そこで,筆者は第3の溶媒といわれるイオン液体に着目し,BPA/イオン液体製剤を考案した.イオン液体とは有機カチオン物質と有機アニオン物質からなり,常温・常圧で塩として存在する液体の物質である.その化学的・熱的安定性や構成物質の組み合わせで様々な性質に変化するデザイン性などの利点から医学,薬学,工学など多くの分野で研究が行われている.29)筆者は網羅的にこれまでに報告されている生体適合性の高いイオン液体及び新規に合成したイオン液体にBPAを溶解させた結果,一部のイオン液体はステボロニン®のBPA含有量(3 w/v%)と比較して10倍以上の溶解度向上に成功した.さらに,L-BPA/イオン液体溶液を担がんマウスにL-BPA/フルクトース溶液の半分の液量かつ同一の用量で尾静脈投与し,中性子線照射を行った結果,6例全例での腫瘍の消失が確認された.30)筆者はこのBPA/イオン液体溶液を第2世代のBPA製剤として,早期の臨床応用を目指している.

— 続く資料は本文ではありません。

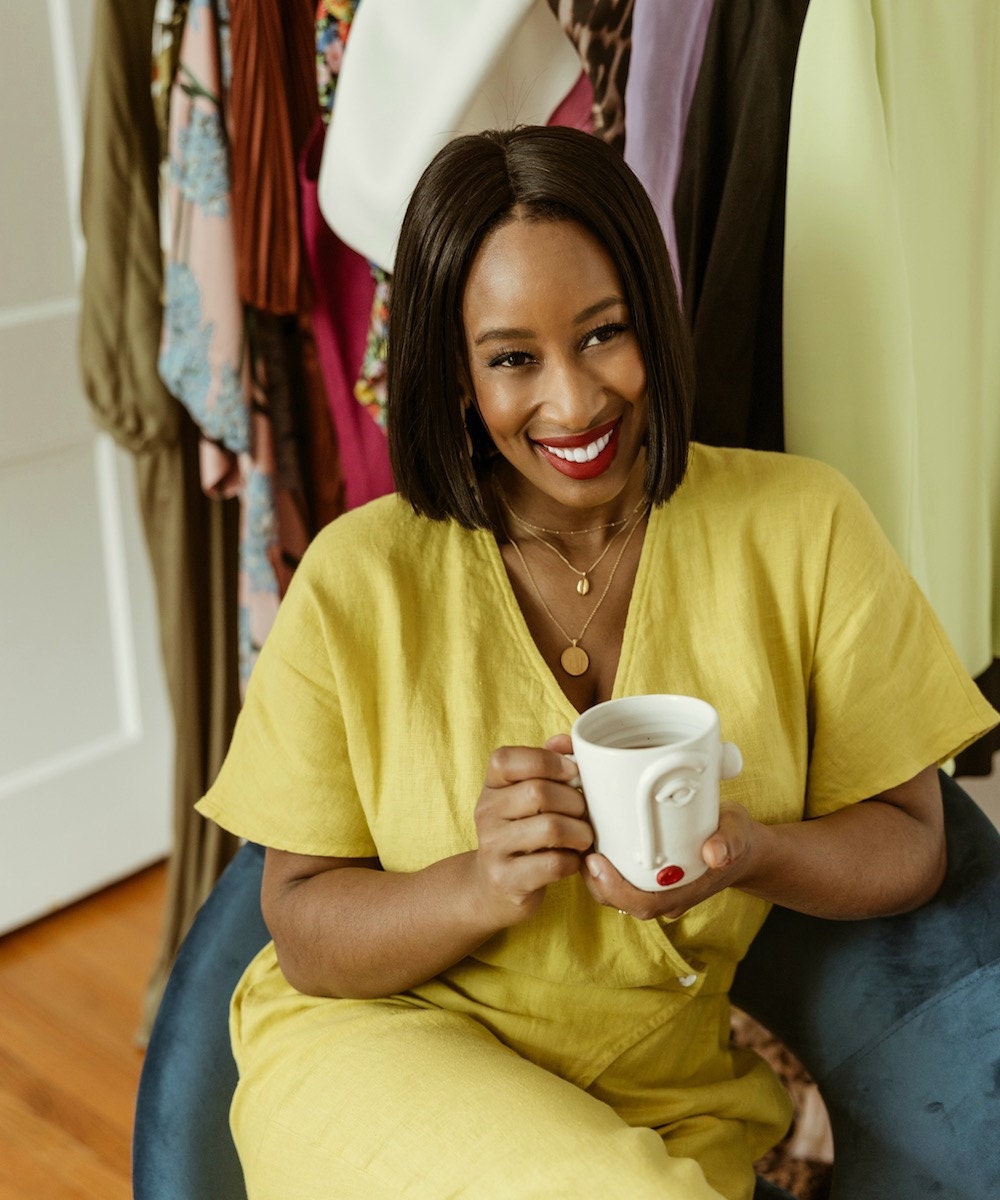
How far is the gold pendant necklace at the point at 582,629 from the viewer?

本総説では,BNCTとホウ素薬剤に関する研究開発について紹介した.BNCTが認可されるまでには,基礎研究及び臨床研究の多くの経験・知見の積み重ねがあったことは言うまでもない.特にわが国の研究者の貢献は多大であり,諸先輩方の努力には尊敬の念を抱くばかりである.今後はBNCTの適応が拡大されていくとともにBPAで対応できないがん腫が明らかになっていくことが予想される.その際には次世代のホウ素薬剤開発が必要になると確信している.筆者も微力ではあるが,わが国がリードするBNCTを更に発展させる研究開発に貢献していきたい.
筆者にBNCT研究に携わるきっかけと素晴らしい研究環境,更に現在に至るまで数多くの指導と激励を賜りました筑波大学 松村 明名誉教授に心から御礼申し上げます.また,本研究の遂行にあたり,多大なる御支援を頂きました京都大学 鈴木 実教授,徳島大学 堀 均名誉教授,福山大学 冨田久夫名誉教授,佐藤雄己教授,そして研究室の学生の皆様に心から感謝申し上げます.なお,本研究の成果はJSPS科研費(25893226, 15K21327, 19K18409, 22K09246)及び公益財団法人放射線影響協会などの支援に基づくものであり,この場を借りて感謝申し上げます.そのほか,本研究の一部は京都大学複合原子力科学研究所の研究用原子炉を利用して実施しました.
本研究の一部は,森田薬品工業株式会社との間で共同研究契約を締結し,同社より研究資金の提供を受けて実施しました.
本総説は,2022年度日本薬学会中国四国支部奨励賞の受賞を記念して記述したものである.